For one thing, Pillow founder Ted Shawn considered the Chicago company’s founder, Robert Joffrey, to be one of his “protégés.” Moreover, this is a wonderful ensemble. The dancers perform an array of contemporary ballets that showcase their talents beautifully. The works and the dancers entrance the audience.
The evening includes three works. Among them is a world premiere by Houston Ballet Artistic Director Stanton Welch. “Son of Chamber Symphony,” to the excitable music of John Adams, opens boldly with the Joffrey men. They blaze across the floor — en masse and in solos — with a spirit that emphasizes their strength and speed.
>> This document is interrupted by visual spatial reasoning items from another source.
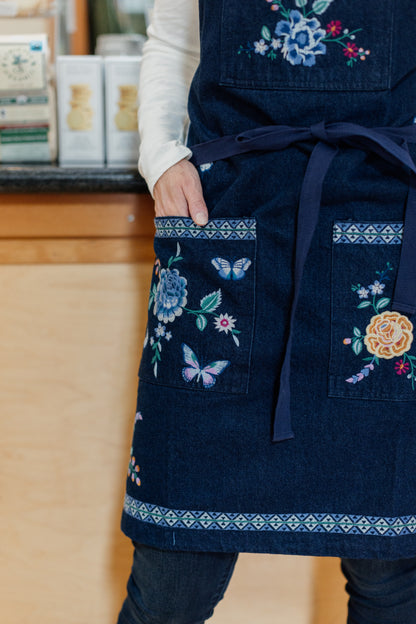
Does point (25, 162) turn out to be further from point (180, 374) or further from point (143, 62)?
point (180, 374)

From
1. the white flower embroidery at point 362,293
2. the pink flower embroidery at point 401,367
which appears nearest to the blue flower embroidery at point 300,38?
the white flower embroidery at point 362,293

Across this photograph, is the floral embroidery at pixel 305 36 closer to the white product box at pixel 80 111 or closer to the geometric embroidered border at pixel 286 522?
the white product box at pixel 80 111

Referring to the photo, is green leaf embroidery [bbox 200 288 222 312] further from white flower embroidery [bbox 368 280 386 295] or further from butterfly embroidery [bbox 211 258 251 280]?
white flower embroidery [bbox 368 280 386 295]

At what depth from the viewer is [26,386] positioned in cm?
114

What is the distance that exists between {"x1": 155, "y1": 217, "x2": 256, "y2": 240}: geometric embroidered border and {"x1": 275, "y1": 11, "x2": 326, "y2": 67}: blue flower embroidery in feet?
0.69

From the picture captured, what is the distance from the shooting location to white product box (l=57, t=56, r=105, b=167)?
3.78 feet

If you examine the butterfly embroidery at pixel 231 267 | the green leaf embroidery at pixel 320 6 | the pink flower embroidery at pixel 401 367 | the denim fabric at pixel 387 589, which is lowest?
the denim fabric at pixel 387 589

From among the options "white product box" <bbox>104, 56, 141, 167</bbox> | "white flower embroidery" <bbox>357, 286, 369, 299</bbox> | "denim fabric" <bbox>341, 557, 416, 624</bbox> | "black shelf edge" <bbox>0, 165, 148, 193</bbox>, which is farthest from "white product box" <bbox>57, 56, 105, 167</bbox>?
"denim fabric" <bbox>341, 557, 416, 624</bbox>

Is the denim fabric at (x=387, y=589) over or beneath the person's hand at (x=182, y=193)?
beneath

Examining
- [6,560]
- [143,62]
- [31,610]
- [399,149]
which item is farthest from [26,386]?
[399,149]

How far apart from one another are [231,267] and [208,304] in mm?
56

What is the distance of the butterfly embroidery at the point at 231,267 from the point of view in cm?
82

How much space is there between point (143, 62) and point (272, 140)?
0.30 metres

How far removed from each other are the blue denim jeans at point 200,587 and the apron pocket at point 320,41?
632mm
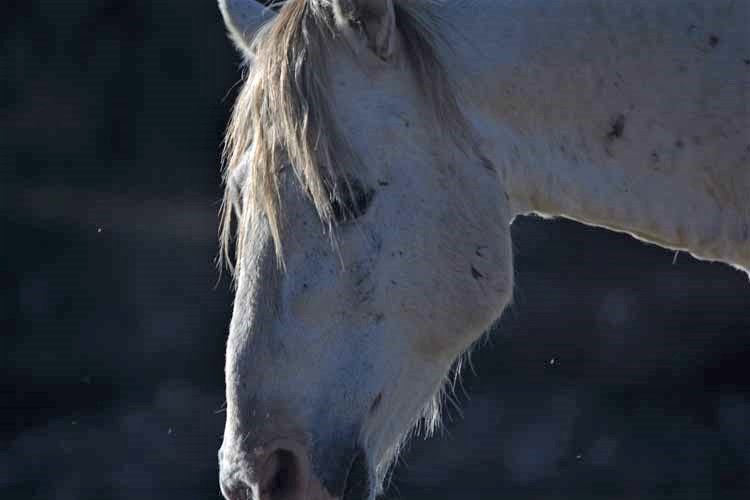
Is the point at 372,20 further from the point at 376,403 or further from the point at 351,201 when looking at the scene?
the point at 376,403

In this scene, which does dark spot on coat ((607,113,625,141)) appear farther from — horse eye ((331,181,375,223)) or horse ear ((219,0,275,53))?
horse ear ((219,0,275,53))

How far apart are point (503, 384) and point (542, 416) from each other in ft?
0.60

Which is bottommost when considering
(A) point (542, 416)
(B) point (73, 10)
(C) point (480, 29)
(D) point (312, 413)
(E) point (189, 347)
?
(A) point (542, 416)

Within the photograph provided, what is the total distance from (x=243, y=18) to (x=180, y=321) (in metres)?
2.69

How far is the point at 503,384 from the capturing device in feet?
15.7

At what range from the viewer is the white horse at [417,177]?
1.90 metres

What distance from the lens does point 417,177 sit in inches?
78.2

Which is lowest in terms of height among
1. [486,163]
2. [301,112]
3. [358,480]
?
[358,480]

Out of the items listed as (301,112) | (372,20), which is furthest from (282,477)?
(372,20)

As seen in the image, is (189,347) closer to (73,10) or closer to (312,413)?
(73,10)

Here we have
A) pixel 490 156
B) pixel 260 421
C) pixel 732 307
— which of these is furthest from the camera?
pixel 732 307

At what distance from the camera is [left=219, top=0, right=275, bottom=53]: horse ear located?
2258 millimetres

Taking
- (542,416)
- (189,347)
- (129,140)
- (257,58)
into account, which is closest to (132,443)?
(189,347)

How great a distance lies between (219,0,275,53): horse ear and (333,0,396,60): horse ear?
341 mm
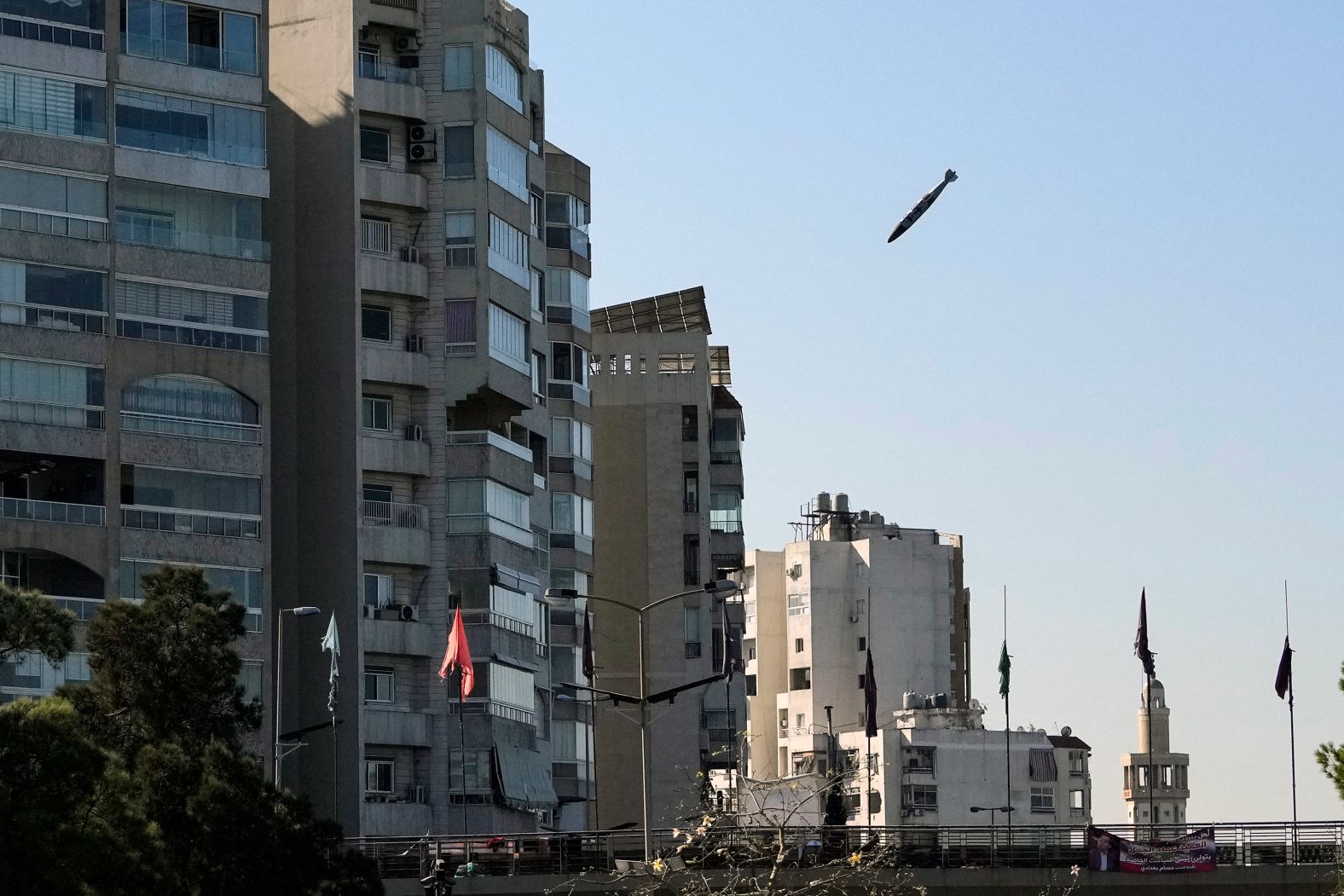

WHERE: Jacob’s Pillow, Route 20, Becket, Mass.
WHEN: 8 p.m. today, 2 and 8 p.m. Saturday and 2 p.m. Sunday
HOW MUCH: $70, $65
MORE INFO: 413-243-0745, http://jacobspillow.org
In the midst of their churning display, a striking Yumelia Garcia spins slowly, center stage, like a jewelry box ballerina. Her calm contrasts with the outpouring of energy, so much so that eyes want to stray and rest on her. Garcia is a lovely rock in the driving chaos of men and music.
This impressive opening is slowed by the divine pairing of Victoria Jalani and Miguel Angel Blanco. These two connect in an understated duet that is coolly romantic — so much so it sends shivers.
The piece concludes with April Daly and Temur Suluashvili in a tender duet surrounded by a small corps de ballet of six women. Here, Welch freely quotes “Swan Lake,” in the undulating arms, the stabbing pointe work, and the shy demeanor of Daly. As the music pulsates, the dancers rise to its urging, finishing off “Son of Chamber Symphony” with a flourish.
While it is an arresting work, Edwaard Liang’s “Age of Innocence” to music by Philip Glass and Thomas Newman, is a better ballet. As the evening’s opener, it clearly delineates the line between propriety and desire — and how the two press each to break down. It begins with the dancers, the women in long skirts, promenading in proper ballroom fashion. They melt away, returning in two ardent pas de deux and a bouncing quartet for the men.
While the men’s dancing is showy, the duets transport. Jeraldine Mendoza, now in a short skirt, and Mauro Villanueva come together in a sweet coupling while Daly and Dylan Gutierrez meld passionately.
Of course, their expressive love is cut short in the end as the cast reassembles for a final formal dance.
The evening is rounded out by Yuri Possokhov’s “Bells,” to piano music by Sergei Rachmaninov. This suite of dances unfolds with much drama, tinged with Russian folk dancing, head-holding and heaven-beseeching arms.
Again, the company dancers distinguish themselves in duets — this time between Amber Neumann and Ricardo Santos. And while the dance does not add up to any clear vision, it, like the Joffrey dancers themselves, conspires for hearts and minds.